Things I Do Every Day –

An Activity for Beginner English Learners

I am very happy the picture of my favourite coffee cup came up number 7,000 in #eltpics, in the Daily Routines set! This is how I would use it in class, along with the other photos in the same set – I think it would be great to use with my true beginners to practice the Present Simple (my German speakers would benefit a lot, as there is only one present tense in German and only time adverbs distinguish between doing something as a regular activity and doing something at the moment of speaking).

I would start by showing them the photo(s) and saying:

I drink coffee every day. What do you do (stressing this part to him) every day, Werner?

I wake up early.

Werner wakes up early, I would then say, writing it on the board to stress the change of person and ending. Then I would ask another student to model it one more time and then have others ask each other What do you do every day? And then repeat the other person’s answer in the third person, until they have all had a turn or two and understand the change in person. The sentences can become progressively more complex: I drink four or five cups of coffee every day.

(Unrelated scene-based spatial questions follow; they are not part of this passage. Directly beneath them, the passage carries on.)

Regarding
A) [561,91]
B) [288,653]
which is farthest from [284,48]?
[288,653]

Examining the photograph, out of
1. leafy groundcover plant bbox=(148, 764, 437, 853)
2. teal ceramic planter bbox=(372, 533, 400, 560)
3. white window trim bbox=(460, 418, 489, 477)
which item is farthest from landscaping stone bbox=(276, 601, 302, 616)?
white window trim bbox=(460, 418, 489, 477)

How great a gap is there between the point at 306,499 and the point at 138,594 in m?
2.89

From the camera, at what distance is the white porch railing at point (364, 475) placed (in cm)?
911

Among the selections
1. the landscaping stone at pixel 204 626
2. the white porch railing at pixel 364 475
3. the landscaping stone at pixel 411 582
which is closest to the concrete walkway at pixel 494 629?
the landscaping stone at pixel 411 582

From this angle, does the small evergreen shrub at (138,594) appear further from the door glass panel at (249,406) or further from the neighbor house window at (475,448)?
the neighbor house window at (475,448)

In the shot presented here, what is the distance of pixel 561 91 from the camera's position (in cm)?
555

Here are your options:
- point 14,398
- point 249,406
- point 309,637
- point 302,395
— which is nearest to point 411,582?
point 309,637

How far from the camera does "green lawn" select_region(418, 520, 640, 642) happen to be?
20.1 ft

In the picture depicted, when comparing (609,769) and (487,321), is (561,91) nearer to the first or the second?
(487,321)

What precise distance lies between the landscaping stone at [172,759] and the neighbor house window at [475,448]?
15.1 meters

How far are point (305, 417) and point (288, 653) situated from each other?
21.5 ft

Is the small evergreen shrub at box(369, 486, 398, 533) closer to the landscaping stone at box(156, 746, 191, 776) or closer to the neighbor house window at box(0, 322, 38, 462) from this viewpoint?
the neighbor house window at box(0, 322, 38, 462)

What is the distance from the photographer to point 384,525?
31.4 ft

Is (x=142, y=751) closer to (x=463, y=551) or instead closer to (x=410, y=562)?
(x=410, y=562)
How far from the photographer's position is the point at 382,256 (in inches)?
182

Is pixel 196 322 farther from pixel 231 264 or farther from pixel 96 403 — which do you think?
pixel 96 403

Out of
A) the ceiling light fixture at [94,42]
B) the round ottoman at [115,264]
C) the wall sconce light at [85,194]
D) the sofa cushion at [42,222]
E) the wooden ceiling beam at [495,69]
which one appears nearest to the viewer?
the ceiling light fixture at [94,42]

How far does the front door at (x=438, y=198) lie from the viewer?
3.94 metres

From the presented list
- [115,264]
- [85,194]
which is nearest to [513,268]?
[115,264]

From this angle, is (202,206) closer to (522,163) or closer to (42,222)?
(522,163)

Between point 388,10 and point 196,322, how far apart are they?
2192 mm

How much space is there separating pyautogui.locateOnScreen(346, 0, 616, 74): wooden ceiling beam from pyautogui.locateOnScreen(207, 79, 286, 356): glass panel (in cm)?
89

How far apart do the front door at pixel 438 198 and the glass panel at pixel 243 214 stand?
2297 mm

Perhaps then we would move to other question form, such as How many cups of coffee do you drink every day? How often do you wake up early? Anything to help them practise the question form (do you) and asking about the regularity of an activity in the Present Simple and answering for all persons.

This would also help them a lot in understanding the use of the Present Simple, as it can be quite a tricky tense. If you have any other ideas of how to use the same photo, I would love to hear them!